• Document extract
Hungarian Soviet Republic


The Hungarian Soviet Republic, literally the Republic of Councils in Hungary was a short-lived small communist rump state. When the Republic of Councils in Hungary was established in 1919, it controlled only approximately 23% of the territory of Hungary's classic pre-World War I territories.
It was the successor of the first Hungarian People's Republic and lasted only from 21 March to 1 August 1919. Though the de jure leader of the Hungarian Soviet Republic was president Sándor Garbai, the de facto power was in the hands of foreign minister Béla Kun, who maintained direct contact with Lenin via radiotelegraph. It was Lenin who gave the direct orders and advice to Béla Kun via constant radio communication with the Kremlin. It was the second socialist state in the world to be formed, only preceded by the October Revolution in Russia which brought the Bolsheviks to power. The Hungarian Republic of Councils had military conflicts with the Kingdom of Romania, the Kingdom of Serbs, Croats and Slovenes and the evolving Czechoslovakia. It ended on 1 August 1919 when Hungarians sent representatives to negotiate their surrender to the Romanian forces. Due to the mistranslation, it is often referred to as "Hungarian Soviet republic" in English sources, despite the literal name was "Republic of Councils in Hungary" to avoid any strong ethnic connotation with Hungarian people.

(Stored data entries)

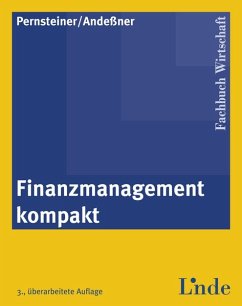 Finanzmanagement kompakt - Helmut Pernsteiner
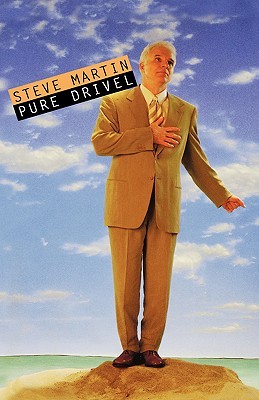 Pure Drivel by Steve Martin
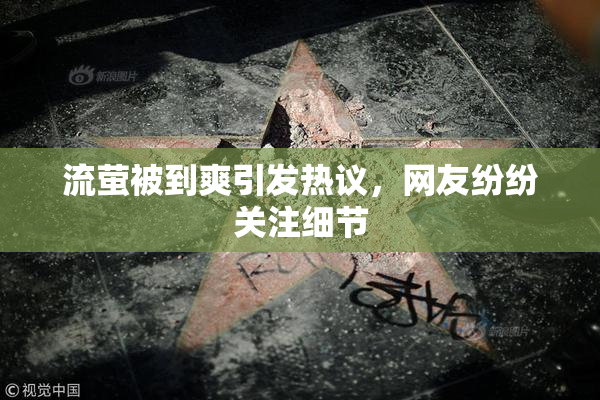 流萤被到爽引发热议，网友纷纷关注细节
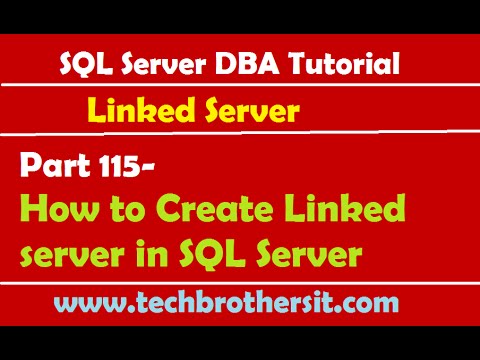 SQL Server DBA Tutorial 115-How to Create Linked server in SQL Server SQL Server DBA Tutorial 115-How to Create Linked server in SQL Server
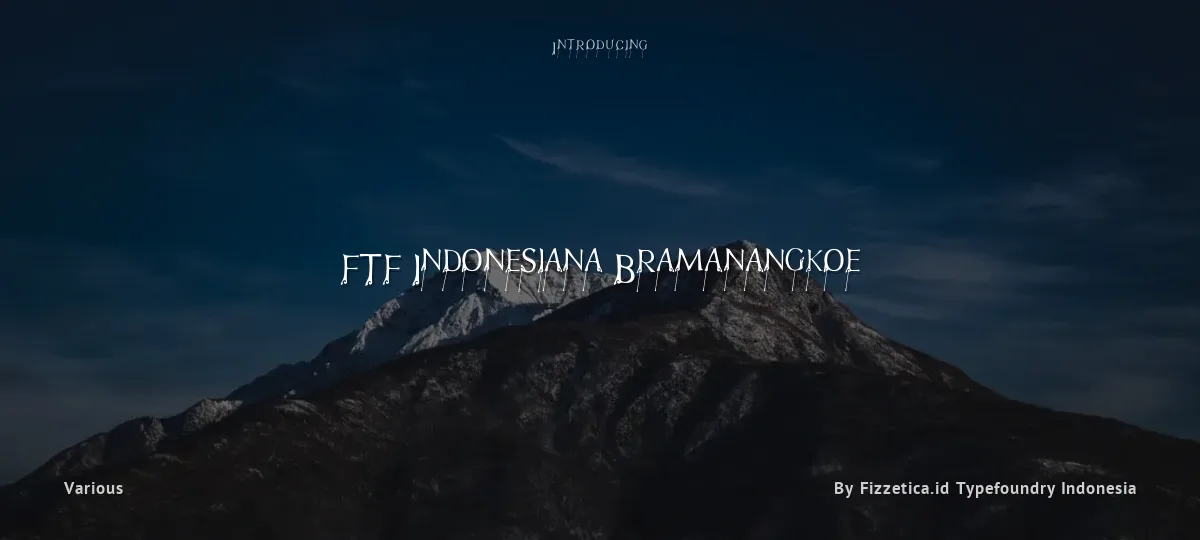 FTF Indonesiana Bramanangkoe font preview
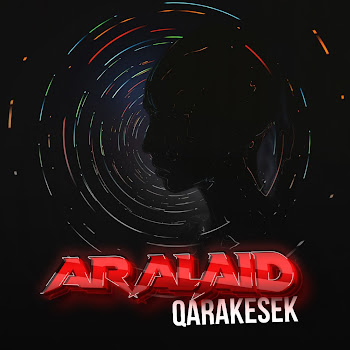 Qarakesek - Aralaid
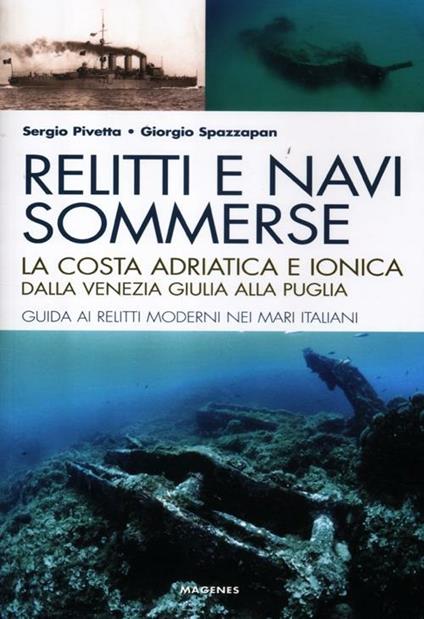 Relitti e navi sommerse. La costa adriatica e ionica dalla Venezia Giulia alla Puglia. Guida ai relitti moderni nei mari italiani. Ediz. illustrata - Sergio Pivetta,Giorgio Spazzapan - copertina
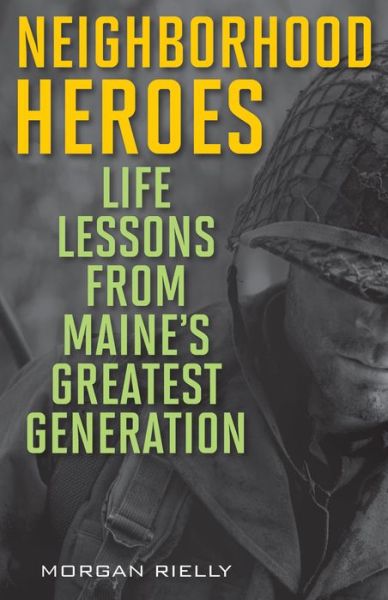 Cover for Morgan Rielly · Neighborhood Heroes: Life Lessons from Maine's Greatest Generation (Paperback Book) [1st edition] (2014)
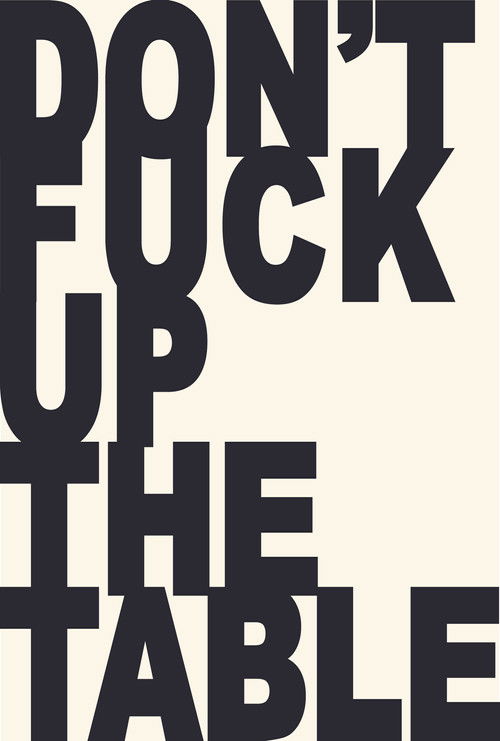 Don't Fuck Up the Table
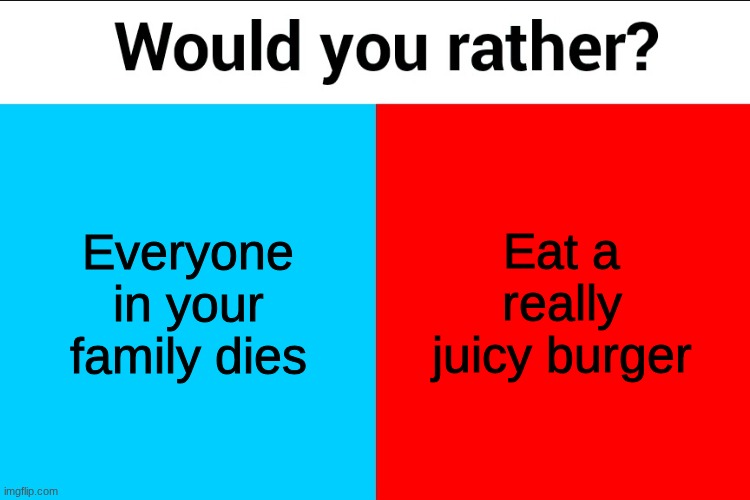 Would you rather? | Everyone in your family dies; Eat a really juicy burger | image tagged in would you rather | made w/ Imgflip meme maker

• Exercise aim
According to the Hungarian Soviet Republic text above, who held de facto power in that state? Please answer in one sentence.

• Solution to this exercise
De facto power was in the hands of foreign minister Béla Kun.